On the island, Smocke brings Desmond to a super-deep well. The people who dug it weren’t looking for water, they were looking for answers! Did they find them? No. And Smocke offers his analysis: Widmore’s looking for power, he’s not interested in answers, which is an intriguing perspective. Then Smocke asks Desmond why he isn’t afraid, and Desmond says handsomely that there’s no point in being afraid. There’s wild sexual tension, and Locke pushes Desmond down the well, complete with flaming torch.

When Smocke returns, Hugo, unaware of his recent crime of attempted Desmondcide, offers a Mutually Assured Destruction pact. Smocke offers up his knife. It would be more helpful if he gave up some wells too.

Anyway, now the whole gang is together (except Jin), as a result of Hugo’s encounter with Deus Ex Michaela. Smocke must be delighted: He did just have to wait.

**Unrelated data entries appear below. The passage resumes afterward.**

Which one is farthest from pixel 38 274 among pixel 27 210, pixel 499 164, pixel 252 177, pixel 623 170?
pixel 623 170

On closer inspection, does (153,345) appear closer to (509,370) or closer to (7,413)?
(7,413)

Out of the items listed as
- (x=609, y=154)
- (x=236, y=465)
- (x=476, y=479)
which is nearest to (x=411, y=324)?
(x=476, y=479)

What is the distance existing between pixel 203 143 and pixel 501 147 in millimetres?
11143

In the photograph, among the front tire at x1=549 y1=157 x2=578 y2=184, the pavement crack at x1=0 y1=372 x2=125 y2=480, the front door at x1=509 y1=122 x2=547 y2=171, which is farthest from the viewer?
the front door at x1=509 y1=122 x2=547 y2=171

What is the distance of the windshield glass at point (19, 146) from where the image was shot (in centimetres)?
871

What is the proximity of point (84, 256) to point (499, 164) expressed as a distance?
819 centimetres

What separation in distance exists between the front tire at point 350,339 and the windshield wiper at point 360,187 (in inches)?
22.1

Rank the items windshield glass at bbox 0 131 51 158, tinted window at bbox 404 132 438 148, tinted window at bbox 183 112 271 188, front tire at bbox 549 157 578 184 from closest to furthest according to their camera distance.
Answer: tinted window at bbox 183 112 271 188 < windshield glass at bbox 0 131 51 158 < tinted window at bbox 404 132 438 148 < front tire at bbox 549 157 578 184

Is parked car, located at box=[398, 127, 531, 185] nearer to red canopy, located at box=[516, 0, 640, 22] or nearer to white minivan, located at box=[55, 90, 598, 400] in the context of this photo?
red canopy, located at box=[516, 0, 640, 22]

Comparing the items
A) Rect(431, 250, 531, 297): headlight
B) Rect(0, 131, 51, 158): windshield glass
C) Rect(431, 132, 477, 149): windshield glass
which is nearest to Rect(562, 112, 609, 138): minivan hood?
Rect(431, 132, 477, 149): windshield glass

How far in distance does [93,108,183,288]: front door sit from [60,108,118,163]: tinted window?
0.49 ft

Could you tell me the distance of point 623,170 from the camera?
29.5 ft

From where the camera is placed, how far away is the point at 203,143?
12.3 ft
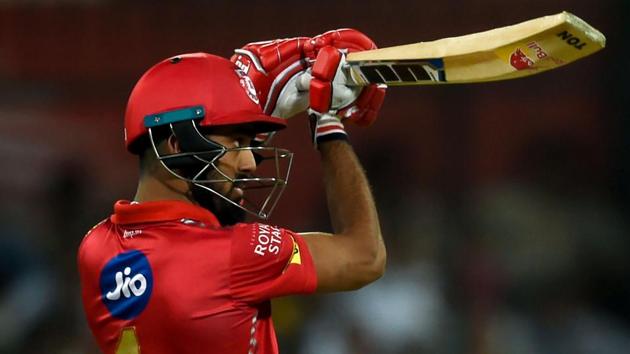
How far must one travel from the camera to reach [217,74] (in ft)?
6.56

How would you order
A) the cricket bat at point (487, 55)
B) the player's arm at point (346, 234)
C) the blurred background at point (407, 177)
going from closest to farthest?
the cricket bat at point (487, 55) → the player's arm at point (346, 234) → the blurred background at point (407, 177)

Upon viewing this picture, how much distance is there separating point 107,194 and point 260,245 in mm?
2359

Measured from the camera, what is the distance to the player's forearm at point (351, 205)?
2006mm

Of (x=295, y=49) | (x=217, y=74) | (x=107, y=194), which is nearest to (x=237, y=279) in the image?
(x=217, y=74)

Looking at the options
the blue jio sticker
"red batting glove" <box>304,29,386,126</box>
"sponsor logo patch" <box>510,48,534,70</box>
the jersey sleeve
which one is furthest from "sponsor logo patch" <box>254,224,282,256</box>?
"sponsor logo patch" <box>510,48,534,70</box>

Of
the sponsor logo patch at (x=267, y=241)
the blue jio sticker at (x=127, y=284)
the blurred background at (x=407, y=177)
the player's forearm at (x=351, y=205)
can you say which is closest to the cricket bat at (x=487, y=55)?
the player's forearm at (x=351, y=205)

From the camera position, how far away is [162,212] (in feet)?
6.36

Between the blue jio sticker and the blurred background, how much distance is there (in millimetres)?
1953

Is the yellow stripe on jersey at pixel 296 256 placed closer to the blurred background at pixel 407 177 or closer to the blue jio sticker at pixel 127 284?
the blue jio sticker at pixel 127 284

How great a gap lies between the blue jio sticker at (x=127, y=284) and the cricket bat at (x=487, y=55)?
0.58 metres

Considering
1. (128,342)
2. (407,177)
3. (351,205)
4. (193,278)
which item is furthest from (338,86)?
(407,177)

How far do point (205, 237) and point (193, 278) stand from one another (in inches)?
3.2

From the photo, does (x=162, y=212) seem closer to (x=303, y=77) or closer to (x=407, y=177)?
(x=303, y=77)

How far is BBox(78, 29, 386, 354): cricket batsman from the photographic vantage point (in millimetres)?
1888
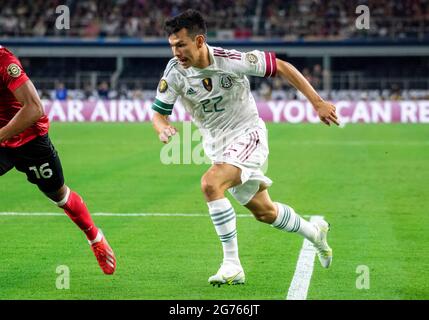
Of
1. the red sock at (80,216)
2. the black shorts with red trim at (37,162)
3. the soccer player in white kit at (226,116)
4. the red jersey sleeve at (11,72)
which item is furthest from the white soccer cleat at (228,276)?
the red jersey sleeve at (11,72)

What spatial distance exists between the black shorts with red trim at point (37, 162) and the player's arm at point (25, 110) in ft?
2.33

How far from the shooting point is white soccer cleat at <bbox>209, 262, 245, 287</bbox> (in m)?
7.44

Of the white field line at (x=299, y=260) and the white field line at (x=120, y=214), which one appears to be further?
the white field line at (x=120, y=214)

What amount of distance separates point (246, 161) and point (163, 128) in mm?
790

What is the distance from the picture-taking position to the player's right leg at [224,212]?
7.46 metres

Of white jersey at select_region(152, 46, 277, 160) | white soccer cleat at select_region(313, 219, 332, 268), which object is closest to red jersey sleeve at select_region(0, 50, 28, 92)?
white jersey at select_region(152, 46, 277, 160)

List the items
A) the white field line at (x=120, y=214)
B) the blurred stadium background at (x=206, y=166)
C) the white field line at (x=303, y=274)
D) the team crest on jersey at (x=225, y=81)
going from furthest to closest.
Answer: the white field line at (x=120, y=214), the blurred stadium background at (x=206, y=166), the team crest on jersey at (x=225, y=81), the white field line at (x=303, y=274)

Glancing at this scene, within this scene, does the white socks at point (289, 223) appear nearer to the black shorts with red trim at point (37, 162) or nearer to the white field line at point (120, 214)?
the black shorts with red trim at point (37, 162)

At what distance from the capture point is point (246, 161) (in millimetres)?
7711

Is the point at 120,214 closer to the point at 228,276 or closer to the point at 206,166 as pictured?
the point at 228,276

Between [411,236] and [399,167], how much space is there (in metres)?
9.00

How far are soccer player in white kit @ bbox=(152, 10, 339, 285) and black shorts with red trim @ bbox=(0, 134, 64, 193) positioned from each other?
105 centimetres

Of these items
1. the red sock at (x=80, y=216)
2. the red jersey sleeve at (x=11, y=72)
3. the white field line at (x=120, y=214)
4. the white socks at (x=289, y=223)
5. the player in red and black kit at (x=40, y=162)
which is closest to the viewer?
the red jersey sleeve at (x=11, y=72)

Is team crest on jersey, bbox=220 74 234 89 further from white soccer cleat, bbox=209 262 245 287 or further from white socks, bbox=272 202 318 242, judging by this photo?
white soccer cleat, bbox=209 262 245 287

In the Timeline That Is Not Reality, Desmond is creepily stalking Locke, that innocent schoolteacher in a wheelchair, when Ben comes up and quite sensibly asks why he’s ogling schoolkids. Desmond gives him a BS story about his imaginary son Charlie, then he hits the gas, runs down Locke with the car, and drives away. Whoa.

What We Know Now:
• The whispers are ghosts of dead people.
• Hugo is trying on the leadership pants Jack is trying to shuck.
• Desmond’s down a well, but I doubt he’s dead. Could it be a wormhole to the other world? Was Smocke trying to kill him, or did he have some other motive?

The Wha? Factor:
• Did Desmond hit Locke as revenge? Is he Samara from The Ring? Or is he merely trying to knock some flashside-ways sense into him, à la Charlie?
• Didn’t Michael get closure when that freighter bomb blew up? I thought Christian (or Jacob or whoever) released him from his suffering. With my cold hater’s heart, I was untouched by this week’s soul-mate story, but it did bum me out that Michael was still so tormented.
• Is the whole show really going to be a shakedown into straight couples, each driven by a man insecure about his leadership potential, but inspired by a supportive savior chick? If the final episode is a group wedding, with Vincent as ringbearer, I’m gonna jump down a well myself.